Both are reported only when they actually changed the result, so you never see “capped at B” sitting next to a C.
When we do not know enough to grade
Sometimes we cannot score every dependency in a repo (a package’s metadata is too large to fetch inside our limits, for example). We would rather admit that than paper over it with a confident letter. So we always show how many of a repo’s dependencies were actually scored, as a plain “N of M scored” line on the result. And coverage gates the grade itself: if the dependencies we chose and control most directly were not scored, or if we could only see a fraction of the tree, we withhold the letter entirely and say why, rather than publish a top grade that secretly rests on a sliver of the data. A withheld grade is never worse than a false one. A confident A means we saw enough to earn it.
A worked example
Take a single package with three real signals against it:
- One high-severity open advisory affecting the installed version: minus 25.

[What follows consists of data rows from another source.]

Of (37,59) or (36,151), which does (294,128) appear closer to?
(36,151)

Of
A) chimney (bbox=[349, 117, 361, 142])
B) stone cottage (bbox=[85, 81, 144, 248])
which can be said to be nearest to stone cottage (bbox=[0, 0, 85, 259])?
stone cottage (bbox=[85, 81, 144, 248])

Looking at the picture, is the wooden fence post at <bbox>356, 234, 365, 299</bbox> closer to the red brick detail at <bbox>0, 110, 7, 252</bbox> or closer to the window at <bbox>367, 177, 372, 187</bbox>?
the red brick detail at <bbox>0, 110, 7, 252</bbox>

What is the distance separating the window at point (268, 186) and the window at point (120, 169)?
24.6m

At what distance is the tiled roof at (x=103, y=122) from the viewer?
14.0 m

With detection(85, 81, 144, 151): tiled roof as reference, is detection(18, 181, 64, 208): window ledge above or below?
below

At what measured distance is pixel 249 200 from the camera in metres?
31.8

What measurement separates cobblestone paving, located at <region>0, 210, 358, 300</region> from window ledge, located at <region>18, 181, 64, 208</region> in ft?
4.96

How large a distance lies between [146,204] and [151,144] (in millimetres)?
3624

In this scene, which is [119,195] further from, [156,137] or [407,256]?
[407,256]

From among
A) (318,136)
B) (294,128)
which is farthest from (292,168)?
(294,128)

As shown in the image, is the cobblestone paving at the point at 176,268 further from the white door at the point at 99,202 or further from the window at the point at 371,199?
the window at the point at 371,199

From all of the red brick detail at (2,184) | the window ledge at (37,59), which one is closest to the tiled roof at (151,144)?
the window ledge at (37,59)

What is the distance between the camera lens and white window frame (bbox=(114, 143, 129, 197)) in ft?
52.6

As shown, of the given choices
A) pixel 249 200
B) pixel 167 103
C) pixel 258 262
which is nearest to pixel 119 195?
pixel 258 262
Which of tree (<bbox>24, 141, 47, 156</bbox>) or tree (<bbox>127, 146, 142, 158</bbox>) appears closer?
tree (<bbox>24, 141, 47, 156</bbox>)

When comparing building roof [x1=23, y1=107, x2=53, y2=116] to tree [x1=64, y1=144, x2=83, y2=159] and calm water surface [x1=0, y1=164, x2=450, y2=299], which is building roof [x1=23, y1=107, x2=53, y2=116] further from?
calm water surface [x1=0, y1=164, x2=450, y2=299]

- A single maintainer: minus 3.
- Last publish 14 months ago, so over the 12-month line but under 24: minus 4.
Start at 100, subtract 25, 3, and 4. The score is 68, which is a C. Not an F, because a single high-severity advisory on an otherwise maintained package is a “look at this,” not a “rip it out.” Not a B, because an open high-severity advisory is real and should cost something visible. Every deduction is itemized on the result page, so you see the 25, the 3, and the 4, not just the letter.
Now put that package in a repo as a direct dependency. Its C pulls on the weighted mean three times harder than any transitive package would. If instead that high advisory were a critical one with no fix available, the repo grade would be capped at C outright, regardless of how clean everything else is.
Why publish the formula
Because a grade you cannot audit is just an opinion with a font. The entire model fits in one table, every input is public data you can verify yourself, and every deduction is shown on the page. If you think a weight is wrong, you can see precisely which one and by how much. That is the point of a grade instead of a wall of output: not to hide the reasoning, but to compress it to something you can act on in a glance, with the full reasoning one click away.
DepGrade is a free, no-signup tool that grades npm dependency risk. This post describes the scoring model as of July 2026; the weights are versioned and any change is dated on the result pages.